Exercise instructions: In the records below, substitute "clergyman in white robes" for every occurrence of "priest in white vestment" and leave everything else unchanged. Leave the pictures out of your answer.

Supplied information:
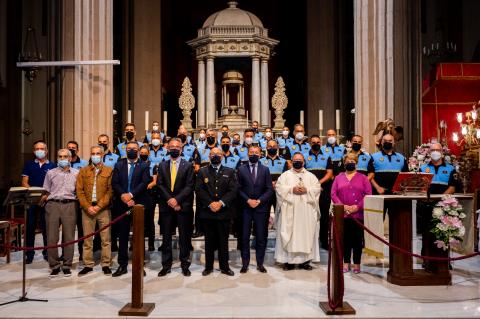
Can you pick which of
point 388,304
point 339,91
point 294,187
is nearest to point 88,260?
point 294,187

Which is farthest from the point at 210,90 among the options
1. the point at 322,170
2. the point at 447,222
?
the point at 447,222

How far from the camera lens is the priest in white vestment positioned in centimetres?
850

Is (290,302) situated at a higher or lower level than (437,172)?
lower

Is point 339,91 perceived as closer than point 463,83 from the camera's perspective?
No

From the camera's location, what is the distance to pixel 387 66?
13.0 metres

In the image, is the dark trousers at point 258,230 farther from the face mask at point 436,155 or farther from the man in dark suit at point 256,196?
the face mask at point 436,155

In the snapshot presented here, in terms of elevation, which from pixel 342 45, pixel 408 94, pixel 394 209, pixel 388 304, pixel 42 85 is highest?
pixel 342 45

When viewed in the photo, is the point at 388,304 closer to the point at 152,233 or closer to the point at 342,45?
the point at 152,233

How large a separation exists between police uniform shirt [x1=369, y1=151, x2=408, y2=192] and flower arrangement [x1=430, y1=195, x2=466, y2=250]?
7.06ft

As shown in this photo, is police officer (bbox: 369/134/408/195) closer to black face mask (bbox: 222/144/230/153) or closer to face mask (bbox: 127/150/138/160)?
black face mask (bbox: 222/144/230/153)

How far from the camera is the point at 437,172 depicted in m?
9.06

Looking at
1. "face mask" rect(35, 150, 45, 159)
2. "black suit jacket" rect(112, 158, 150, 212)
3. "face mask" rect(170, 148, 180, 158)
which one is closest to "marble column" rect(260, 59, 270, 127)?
"face mask" rect(35, 150, 45, 159)

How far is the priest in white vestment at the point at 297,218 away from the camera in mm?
8500

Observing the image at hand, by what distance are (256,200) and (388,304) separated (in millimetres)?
2756
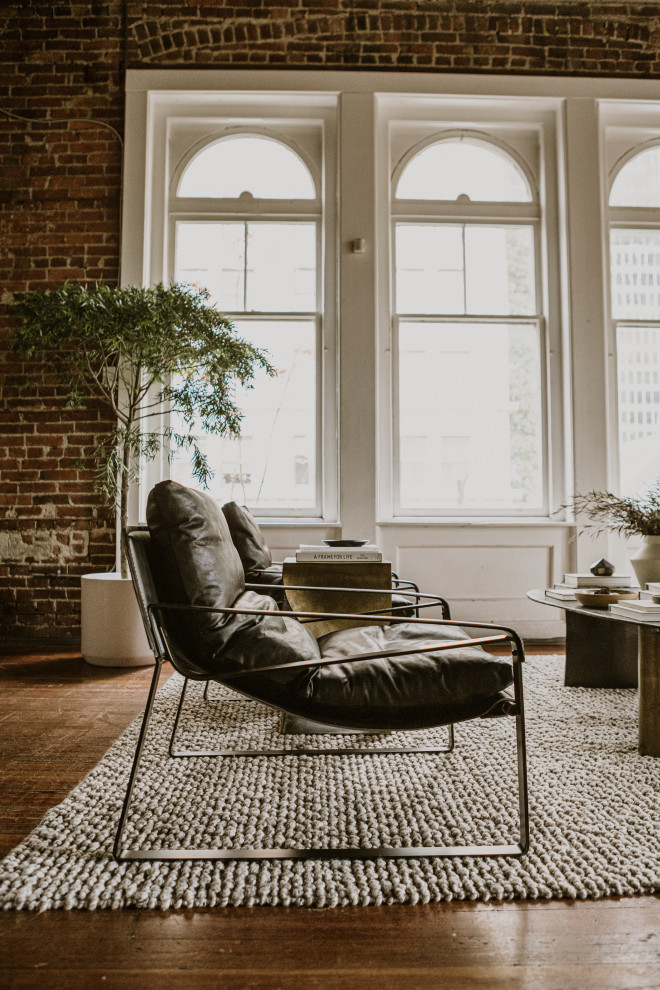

The answer:
Can you pick which of
point 388,304
point 339,91
point 294,187
is nearest to point 88,260?
point 294,187

Which is farthest from the point at 210,90 among the options
1. the point at 322,170
2. the point at 447,222
?
the point at 447,222

How far from the camera lens is the clergyman in white robes positioned in centimetres?
850

Is (290,302) situated at a higher or lower level than (437,172)?
lower

Is point 339,91 perceived as closer than point 463,83 from the camera's perspective?
No

From the camera's location, what is the distance to pixel 387 66?
13.0 metres

In the image, is the dark trousers at point 258,230 farther from the face mask at point 436,155 or farther from the man in dark suit at point 256,196?
the face mask at point 436,155

In the snapshot presented here, in terms of elevation, which from pixel 342 45, pixel 408 94, pixel 394 209, pixel 388 304, pixel 42 85 is highest?
pixel 342 45

When viewed in the photo, is the point at 388,304 closer to the point at 152,233 or closer to the point at 342,45?
the point at 152,233

How large a separation exists between police uniform shirt [x1=369, y1=151, x2=408, y2=192] and flower arrangement [x1=430, y1=195, x2=466, y2=250]?
7.06ft

As shown in this photo, is police officer (bbox: 369/134/408/195) closer to black face mask (bbox: 222/144/230/153) or closer to face mask (bbox: 127/150/138/160)?
black face mask (bbox: 222/144/230/153)

How far from the camera is the point at 437,172 depicted in m?
9.06

Looking at
1. "face mask" rect(35, 150, 45, 159)
2. "black suit jacket" rect(112, 158, 150, 212)
3. "face mask" rect(170, 148, 180, 158)
which one is closest to "marble column" rect(260, 59, 270, 127)?
"face mask" rect(35, 150, 45, 159)

How far is the clergyman in white robes at the point at 297,218 away from the camera in mm?
8500

Observing the image at hand, by what distance are (256,200) and (388,304) separated (in millimetres)?
2756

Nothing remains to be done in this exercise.